Cientista norte-americano Phillip Fearnside tem vasto estudo publicado sobre a Amazônia e foi atacado após falar dos impactos que a construção da BR-319 causaria na região No AM, pesquisador é alvo de ataque xenófobo em audiência pública sobre a BR-319. Reprodução/Youtube
O pesquisador do Instituto Nacional de Pesquisas da Amazônia (Inpa) Phillip Fearnside foi alvo de ataques xenófobos durante uma audiência pública sobre o licenciamento da BR-319, realizada na noite de segunda-feira (27).
Os ataques aconteceram após Fearnside ler um discurso em que fazia críticas à realização das obras na rodovia. O pesquisador, que é norte-americano e mora há mais de 40 anos em Manaus, também é vencedor do Prêmio Nobel da Paz e tem vasto estudo publicado sobre desmatamento na Amazônia e impactos ambientais na região.
Durante a audiência, o representante do Movimento Conservador Amazonense, Sérgio Kruke, afirmou que não aceitaria interferência externa nas decisões, usando termos xenófobos, se referindo ao discurso de Fearnside. (Assista ao vídeo acima).
“A gente não pode aceitar interferência externa. Como pode vir um cara dos Estados Unidos aqui. O cara vem de lá dizer o que eu vou fazer na minha casa? Essa casa é nossa! Se a gente quiser derrubar todas essas árvores, a gente derruba. É nossa e não é de mais ninguém. Não é de europeu, americano, nem asiático”, disse Kruke.
Em entrevista ao g1, Fearnside comentou o episódio e disse que recebeu diversos ataques verbais durante o discurso sobre a BR-319, na segunda-feira.
“No momento em que estava fazendo esse discurso, também recebi ataques de outras pessoas que estavam lá na plateia. É importante não ser intimidado por isso, e é bom também relembrar a Constituição que proíbe qualquer tipo de discriminação, com base na raça, cor ou gênero. O mais importante não é esse episódio em si, mas o assunto sobre a BR-319”, diz.
Phippip durante audiência pública na segunda-feira (27)
Reprodução/Youtube
Durante o discurso, o pesquisador fez críticas sobre a forma com que a BR-319 e questões ambientais estão sendo tratadas no Brasil. Segundo ele, o país apresenta uma deficiência na tomada de decisões, tanto que as audiências a respeito do licenciamento da BR-319 estão ocorrendo agora, após anos de impasses.
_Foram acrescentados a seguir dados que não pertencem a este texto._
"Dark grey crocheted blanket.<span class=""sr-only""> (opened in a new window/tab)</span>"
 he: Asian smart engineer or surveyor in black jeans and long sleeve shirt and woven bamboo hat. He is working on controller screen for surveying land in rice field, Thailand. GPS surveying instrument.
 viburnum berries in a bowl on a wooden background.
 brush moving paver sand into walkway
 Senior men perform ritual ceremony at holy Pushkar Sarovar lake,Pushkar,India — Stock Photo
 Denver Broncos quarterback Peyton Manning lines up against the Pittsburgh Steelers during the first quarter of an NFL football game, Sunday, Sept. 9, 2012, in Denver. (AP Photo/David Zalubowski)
“O projeto BR-319 avançou ao ponto de realizar audiências públicas, apesar de múltiplas camadas de ilegalidade. A mais reveladora é a falta de consulta a qualquer um dos povos indígenas impactados pela rodovia”, disse o pesquisador.
“Os impactos da BR-319 vão muito além do que é considerado no Estudo de Impacto Ambiental, que se concentra na faixa ao longo do próprio traçado da rodovia. No entanto, o EIA contém trechos ocasionais que tocam neste impacto mais amplo, e os funcionários do IBAMA, portanto, não podem alegar que não foram avisados”, disse Phillip.
Tumulto em audiências públicas
As audiências públicas a respeito do licenciamento da BR-319 estão acontecendo entre 27 de setembro e 1º de outubro, sob forte tumulto, suspensão e revogação de decisões judiciais.
Na segunda-feira, horas antes do primeiro dia de audiência, a Justiça Federal suspendeu a realização do evento, acatando um pedido do Ministério Público Federal (MPF), que alegou que os estudos de impactos ambientais estão incompletos e levam riscos à saúde, diante de aglomerações por conta da pandemia de Covid-19.
A decisão foi revogada no mesmo dia, após a Justiça considerar que o impedimento das audiências pudessem gerar “grave lesão à ordem, à saúde, segurança e economias públicas”.
BR-319
A rodovia federal BR-319, inaugurada em 1976, é a única rodovia que liga Manaus ao restante do País. Em seus 800 quilômetros de extensão, a rodovia acumula crateras, atoleiros em período de chuva e péssimas condições de tráfego.
BR-319: Rodovia que liga Manaus a Porto Velho está praticamente intrafegável há mais de 30 anos
Em sua extensão, somente os trechos próximos às capitais Porto Velho e Manaus são asfaltados.